### Brief
Copy the lines below as they are; omit the images they contain.

### Data provided

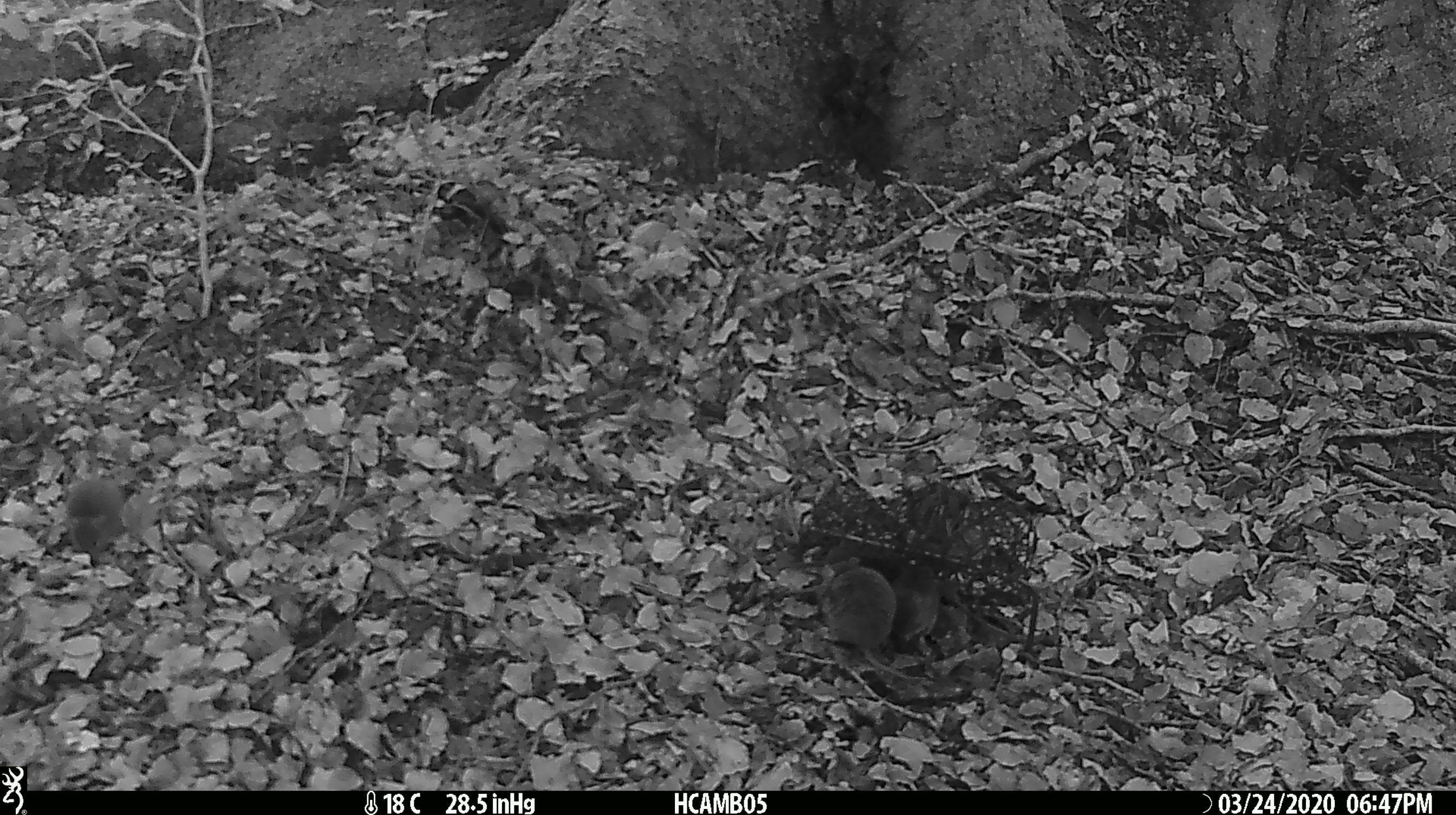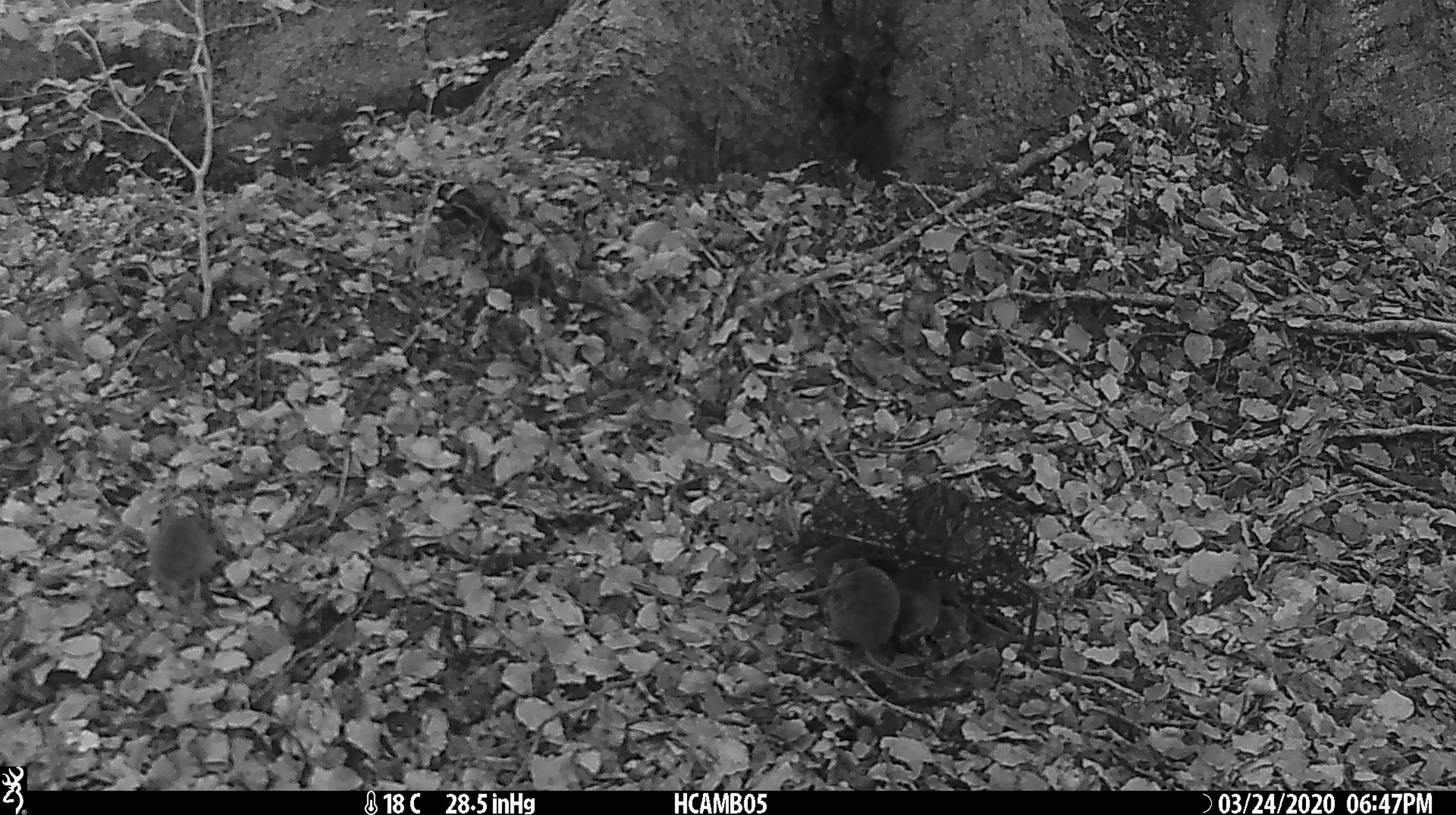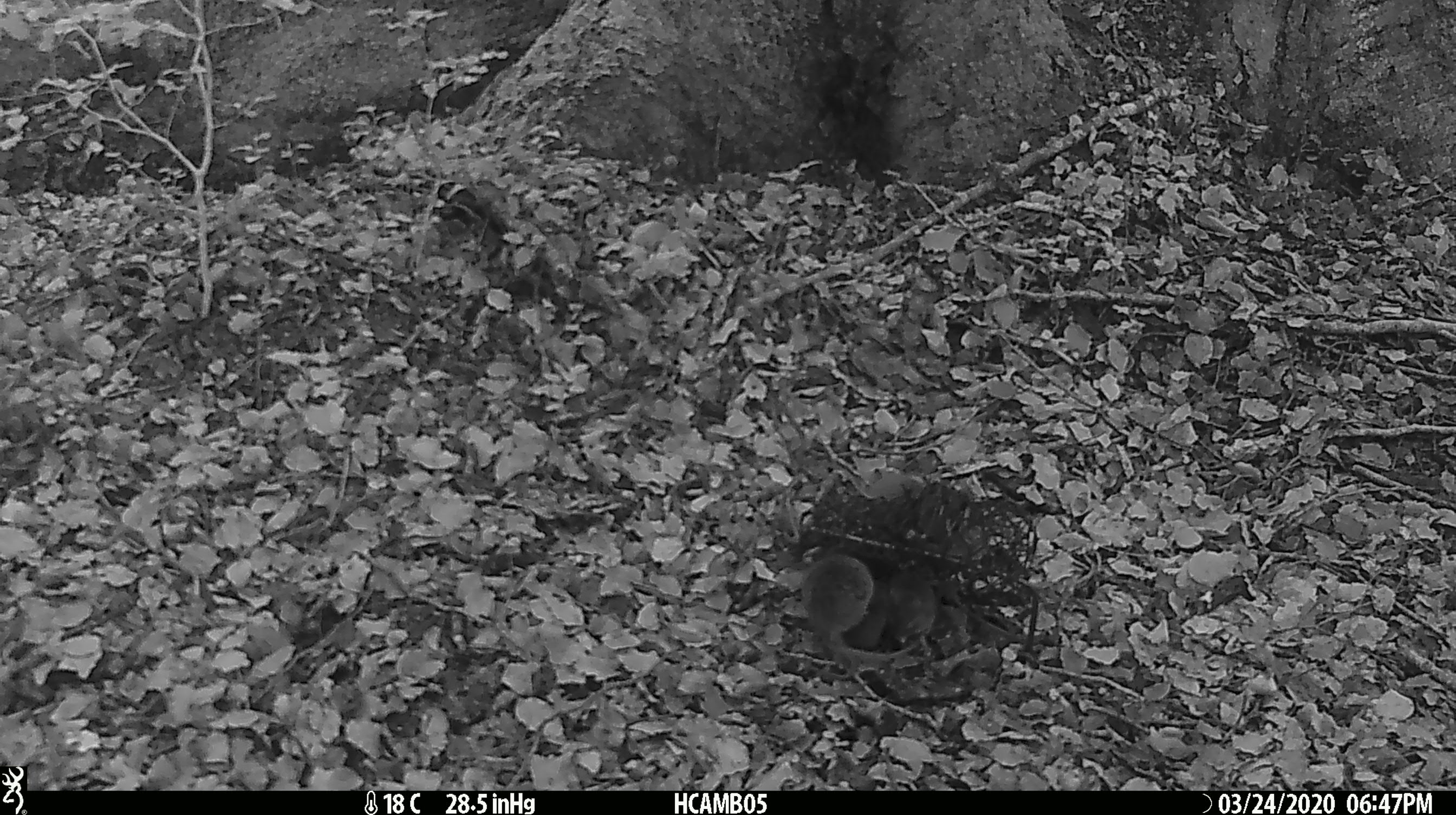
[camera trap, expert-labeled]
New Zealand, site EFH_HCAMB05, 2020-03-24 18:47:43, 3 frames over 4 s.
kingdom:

### Final answer
[camera trap, expert-labeled]
New Zealand, site EFH_HCAMB05, 2020-03-24 18:47:43, 3 frames over 4 s.
kingdom:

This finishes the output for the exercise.